That is a good idea. By the way I am in Northern NJ. We are getting more snow today, and had slush conditions yesterday, rain snow sleet, a nice mess in the driveway. The plows left huge round mounds at the driveway entrance.

But I have to say and take back some things; The 1st snow of the season was wet and heavy and the 524 iced up. But that was not the machines fault, but mine. I had put a new belt on, and it was not adjusted properly. I made adjustments after that 1st snow.

The paddles I put on the impeller are stiff ( stiff layers of tread mill belt glued together into 1 solid paddle). So yesterday, I was pleasantly suprised as it threw the slush with no problem, ya was my expression.

I am 6'2" and I wish the bars were a little higher, boy it's a heavy machine, but I am pleased.


----------



## SnowG (Dec 5, 2014)

That plow idea is good but for special conditions; maybe 2" or less powder or very wet slush. I'm in SW CT and yesterday I cleared 2-3" of slush that was actually pretty easy for the Honda HS928 to throw far. The trick was to move fairly fast so the slush would fill and load up the impeller. Had no trouble with it. 

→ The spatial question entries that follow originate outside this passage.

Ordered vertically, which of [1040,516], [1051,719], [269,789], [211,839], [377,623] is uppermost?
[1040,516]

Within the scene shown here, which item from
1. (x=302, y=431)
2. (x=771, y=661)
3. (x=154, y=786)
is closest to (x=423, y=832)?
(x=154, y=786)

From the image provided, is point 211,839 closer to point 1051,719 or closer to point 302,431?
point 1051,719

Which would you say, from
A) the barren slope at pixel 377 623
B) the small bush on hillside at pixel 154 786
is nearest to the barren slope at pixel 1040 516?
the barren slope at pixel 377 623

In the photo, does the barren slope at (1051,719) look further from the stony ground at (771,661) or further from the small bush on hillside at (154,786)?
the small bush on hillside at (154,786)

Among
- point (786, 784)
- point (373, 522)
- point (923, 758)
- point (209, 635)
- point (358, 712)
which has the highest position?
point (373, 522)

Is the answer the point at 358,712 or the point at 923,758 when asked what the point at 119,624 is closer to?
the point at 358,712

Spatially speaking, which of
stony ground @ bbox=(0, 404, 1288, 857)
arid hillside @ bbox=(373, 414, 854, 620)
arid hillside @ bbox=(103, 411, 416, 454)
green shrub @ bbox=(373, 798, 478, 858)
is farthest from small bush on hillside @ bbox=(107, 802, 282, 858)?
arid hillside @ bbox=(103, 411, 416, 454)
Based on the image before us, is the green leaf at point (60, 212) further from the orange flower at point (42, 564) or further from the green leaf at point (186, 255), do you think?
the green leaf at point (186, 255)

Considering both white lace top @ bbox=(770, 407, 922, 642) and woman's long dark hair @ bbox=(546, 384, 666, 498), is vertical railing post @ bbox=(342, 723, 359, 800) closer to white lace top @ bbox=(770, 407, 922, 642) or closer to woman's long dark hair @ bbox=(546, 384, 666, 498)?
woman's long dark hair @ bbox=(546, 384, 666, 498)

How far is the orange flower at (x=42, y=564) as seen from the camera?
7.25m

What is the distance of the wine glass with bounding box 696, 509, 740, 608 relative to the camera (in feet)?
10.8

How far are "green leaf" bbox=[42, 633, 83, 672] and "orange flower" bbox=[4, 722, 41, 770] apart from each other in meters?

For really light powder <2" and slush I own a 30" plastic "pusher" style shovel that's the best tool for the job. Would go even wider for powder, but not for slush (heavy). If you get one of these I recommend you get one that has the ends turned so it doesn't spill as much out the sides. For a wider area you can push the snow/slush into long piles that you can clear with the snow thrower. 

They sell pusher style shovels that you might be able to adapt into a plow for your snow thrower -- search the web for "snow pusher" and you'll come up with a bunch of styles.


----------



## silwan (Feb 25, 2014)

SnowG said:


> That plow idea is good but for special conditions; maybe 2" or less powder or very wet slush. I'm in SW CT and yesterday I cleared 2-3" of slush that was actually pretty easy for the Honda HS928 to throw far. The trick was to move fairly fast so the slush would fill and load up the impeller. Had no trouble with it.
> 
> For really light powder <2" and slush I own a 30" plastic "pusher" style shovel that's the best tool for the job. Would go even wider for powder, but not for slush (heavy). If you get one of these I recommend you get one that has the ends turned so it doesn't spill as much out the sides. For a wider area you can push the snow/slush into long piles that you can clear with the snow thrower.
> 
> They sell pusher style shovels that you might be able to adapt into a plow for your snow thrower -- search the web for "snow pusher" and you'll come up with a bunch of styles.


Thanks for that. Gonna look them up


----------